# Task to complete
No pictures should appear in the copy; otherwise retype the entries exactly.

# Recorded data
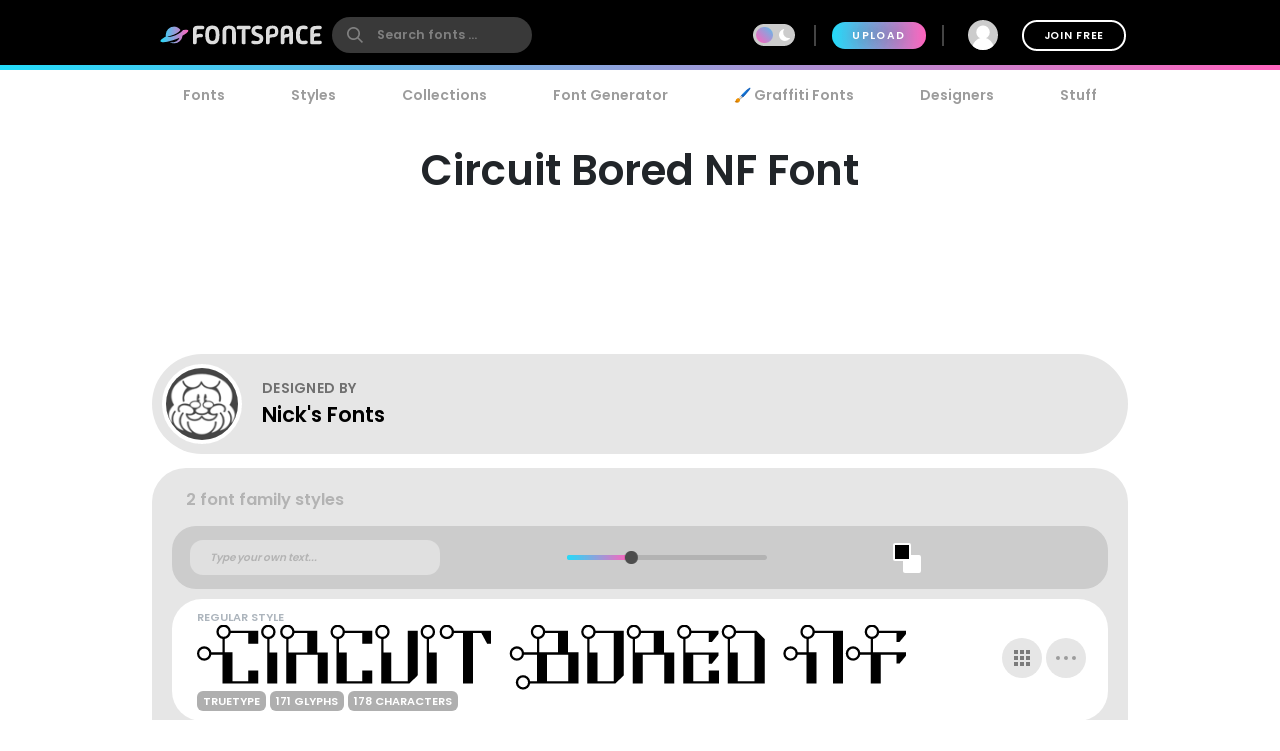

--- FILE ---
content_type: text/plain;charset=UTF-8
request_url: https://c.pub.network/v2/c
body_size: -263
content:
8a16294c-5d74-4011-8d05-37412bbd3b23

--- FILE ---
content_type: text/plain;charset=UTF-8
request_url: https://c.pub.network/v2/c
body_size: -113
content:
961ee2ca-dbb8-4b70-818e-b4855a29da3b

# Solution to this problem
--- FILE ---
content_type: text/plain;charset=UTF-8
request_url: https://c.pub.network/v2/c
body_size: -263
content:
8a16294c-5d74-4011-8d05-37412bbd3b23

--- FILE ---
content_type: text/plain;charset=UTF-8
request_url: https://c.pub.network/v2/c
body_size: -113
content:
961ee2ca-dbb8-4b70-818e-b4855a29da3b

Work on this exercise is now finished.